Pawed and propositioned, the forgotten victims

Sarah Ditum

The women on the Golden Globe red carpet looked different this year. It wasn’t only about what they were wearing (black); but about who they were. Eight of them were activists, brought as guests. These included the woman who coined “me too”, Tarana Burke; Saru Jayaraman, an advocate for restaurant workers, with Amy Poehler; and Monica Ramirez, who campaigns for female farm labourers, joining Laura Dern.

Despite a media tendency to treat #MeToo as a celebrity story, the women at its centre have always insisted that its focus is much wider: not one monstrous Weinstein, but a whole patriarchal system that crushes women in the workplace. As Scarlet Harris, women’s equality officer at the Trades Union Congress (TUC), points out, there’s not such a gulf between Hollywood and the world of low-paid employment when it comes to sexual harassment. “When you look at the cases of [actors] Mira Sorvino and Ashley Judd, they had effectively been blacklisted,” she says. “It’s exactly the same situation as an agency cleaner who knows that the agency won’t give her work if she’s seen to cause problems for one of their clients.”

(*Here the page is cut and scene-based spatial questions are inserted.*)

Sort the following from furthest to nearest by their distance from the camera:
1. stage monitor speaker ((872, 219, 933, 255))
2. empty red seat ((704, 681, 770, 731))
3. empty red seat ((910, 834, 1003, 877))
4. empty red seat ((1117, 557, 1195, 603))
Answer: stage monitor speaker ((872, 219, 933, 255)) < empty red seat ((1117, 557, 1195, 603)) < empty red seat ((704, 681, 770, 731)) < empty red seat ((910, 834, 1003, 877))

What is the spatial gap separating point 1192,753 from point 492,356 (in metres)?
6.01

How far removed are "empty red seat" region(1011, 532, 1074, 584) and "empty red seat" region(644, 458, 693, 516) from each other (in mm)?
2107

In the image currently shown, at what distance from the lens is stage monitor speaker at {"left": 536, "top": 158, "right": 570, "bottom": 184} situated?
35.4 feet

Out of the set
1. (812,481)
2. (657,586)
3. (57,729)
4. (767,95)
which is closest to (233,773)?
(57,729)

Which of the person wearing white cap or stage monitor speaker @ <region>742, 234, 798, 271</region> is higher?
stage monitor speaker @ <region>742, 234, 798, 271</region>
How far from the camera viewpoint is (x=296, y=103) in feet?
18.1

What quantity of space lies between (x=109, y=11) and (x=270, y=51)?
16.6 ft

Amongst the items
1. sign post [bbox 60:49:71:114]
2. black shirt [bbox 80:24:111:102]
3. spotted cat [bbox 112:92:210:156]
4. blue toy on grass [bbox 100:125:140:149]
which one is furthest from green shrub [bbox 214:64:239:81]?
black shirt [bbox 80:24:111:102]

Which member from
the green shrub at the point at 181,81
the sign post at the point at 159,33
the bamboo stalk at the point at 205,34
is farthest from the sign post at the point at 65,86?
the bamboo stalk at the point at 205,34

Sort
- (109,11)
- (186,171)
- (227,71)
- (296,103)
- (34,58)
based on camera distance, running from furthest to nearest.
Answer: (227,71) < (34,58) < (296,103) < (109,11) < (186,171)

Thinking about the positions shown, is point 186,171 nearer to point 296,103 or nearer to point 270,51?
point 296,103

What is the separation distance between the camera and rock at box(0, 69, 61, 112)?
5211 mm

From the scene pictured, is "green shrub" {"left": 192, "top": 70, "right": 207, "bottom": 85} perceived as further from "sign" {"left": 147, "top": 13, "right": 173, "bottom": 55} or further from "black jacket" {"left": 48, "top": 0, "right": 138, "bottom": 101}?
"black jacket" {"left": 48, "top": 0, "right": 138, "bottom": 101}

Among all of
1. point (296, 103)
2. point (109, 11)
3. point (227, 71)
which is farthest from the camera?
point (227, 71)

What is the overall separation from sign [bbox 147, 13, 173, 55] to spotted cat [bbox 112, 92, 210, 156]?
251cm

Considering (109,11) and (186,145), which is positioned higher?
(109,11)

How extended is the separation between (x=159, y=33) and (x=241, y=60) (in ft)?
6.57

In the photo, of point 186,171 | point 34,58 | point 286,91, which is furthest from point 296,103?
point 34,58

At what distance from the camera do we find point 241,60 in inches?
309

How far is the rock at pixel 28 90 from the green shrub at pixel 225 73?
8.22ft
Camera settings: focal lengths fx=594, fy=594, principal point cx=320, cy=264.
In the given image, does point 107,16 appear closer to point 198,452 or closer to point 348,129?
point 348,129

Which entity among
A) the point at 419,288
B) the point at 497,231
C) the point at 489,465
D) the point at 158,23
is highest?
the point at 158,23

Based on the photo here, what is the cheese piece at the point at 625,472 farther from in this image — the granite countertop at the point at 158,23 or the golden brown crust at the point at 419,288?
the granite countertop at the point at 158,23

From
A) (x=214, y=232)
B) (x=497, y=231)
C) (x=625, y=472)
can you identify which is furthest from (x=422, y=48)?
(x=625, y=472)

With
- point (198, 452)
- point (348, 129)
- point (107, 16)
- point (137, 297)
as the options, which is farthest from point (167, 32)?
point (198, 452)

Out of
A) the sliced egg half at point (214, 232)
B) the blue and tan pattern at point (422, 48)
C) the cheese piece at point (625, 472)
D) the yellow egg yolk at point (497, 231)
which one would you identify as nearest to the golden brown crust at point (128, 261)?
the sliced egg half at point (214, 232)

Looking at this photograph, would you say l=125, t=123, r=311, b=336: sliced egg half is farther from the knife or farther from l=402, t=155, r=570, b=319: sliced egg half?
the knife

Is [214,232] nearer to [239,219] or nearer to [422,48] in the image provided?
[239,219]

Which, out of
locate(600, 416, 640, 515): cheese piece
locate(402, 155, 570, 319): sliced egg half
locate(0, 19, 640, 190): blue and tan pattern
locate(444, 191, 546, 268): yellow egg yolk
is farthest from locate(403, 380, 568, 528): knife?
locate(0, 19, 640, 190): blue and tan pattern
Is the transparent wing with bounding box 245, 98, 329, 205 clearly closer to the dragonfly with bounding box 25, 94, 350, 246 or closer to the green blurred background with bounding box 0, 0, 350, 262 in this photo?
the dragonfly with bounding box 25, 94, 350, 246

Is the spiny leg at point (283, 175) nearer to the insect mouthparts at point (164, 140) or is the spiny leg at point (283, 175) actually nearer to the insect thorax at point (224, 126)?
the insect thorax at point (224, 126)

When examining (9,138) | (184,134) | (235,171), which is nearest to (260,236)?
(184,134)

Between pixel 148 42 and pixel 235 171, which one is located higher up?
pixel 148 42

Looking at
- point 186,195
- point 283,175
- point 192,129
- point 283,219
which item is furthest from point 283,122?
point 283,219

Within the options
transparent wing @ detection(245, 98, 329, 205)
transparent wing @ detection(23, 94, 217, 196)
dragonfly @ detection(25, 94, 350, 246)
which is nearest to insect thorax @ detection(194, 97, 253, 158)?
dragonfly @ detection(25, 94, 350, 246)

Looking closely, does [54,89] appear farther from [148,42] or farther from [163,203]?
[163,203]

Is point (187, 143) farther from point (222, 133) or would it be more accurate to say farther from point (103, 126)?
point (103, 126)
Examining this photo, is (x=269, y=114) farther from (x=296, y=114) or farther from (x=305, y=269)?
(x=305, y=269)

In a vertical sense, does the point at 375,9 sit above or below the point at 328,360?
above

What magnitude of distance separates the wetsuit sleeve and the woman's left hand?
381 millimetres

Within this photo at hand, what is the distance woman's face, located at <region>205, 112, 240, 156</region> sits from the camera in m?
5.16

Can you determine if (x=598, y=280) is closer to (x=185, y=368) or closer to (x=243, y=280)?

Women’s vulnerability in the workplace isn’t about sex alone, but also the way in which sexism interacts with the kinds of jobs that women do. “Casualisation” – the shift to zero-hours, fixed-term or agency employment – is particularly prevalent in female-dominated sectors such as social care, retail, catering, cleaning and hospitality. Precarity means vulnerability. A woman who knows she can’t pay the rent if she doesn’t get the next shift is a woman with a heavy incentive to keep her mouth shut. More than half of women said they had experienced sexual harassment ranging from dehumanising comments to physical assault, according to a 2016 TUC report. But four out of five did not report it to their employers.

Another problem is that women’s legal recourse was drastically curtailed under the coalition government. Section 40 of the Equality Act 2010 placed a legal duty on employers to protect employees from “third-party harassment” – that is, abuse by a customer, patient or client. This is important for low-paid women, who are often put into intimate contact with the public. Think of the female servers, groped and propositioned at the Presidents Club dinner, as exposed by the Financial Times. Or a female care worker, going into a client’s home alone. But in October 2013, Section 40 was repealed to “cut red tape”.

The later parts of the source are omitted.